→ Source material
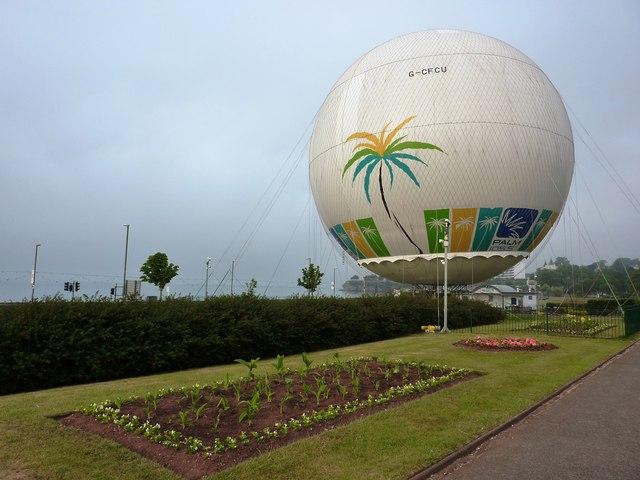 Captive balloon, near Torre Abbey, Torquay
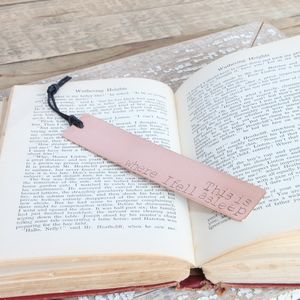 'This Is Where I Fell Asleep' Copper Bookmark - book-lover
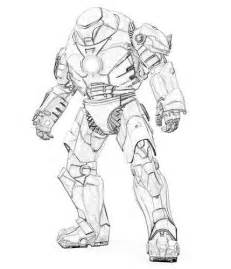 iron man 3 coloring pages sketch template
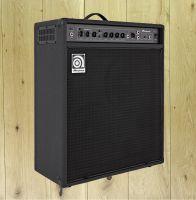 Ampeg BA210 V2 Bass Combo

→ Assignment
Leave the pictures out and output the rest of the listing exactly.

→ Your response
 Captive balloon, near Torre Abbey, Torquay
 'This Is Where I Fell Asleep' Copper Bookmark - book-lover
 iron man 3 coloring pages sketch template
 Ampeg BA210 V2 Bass Combo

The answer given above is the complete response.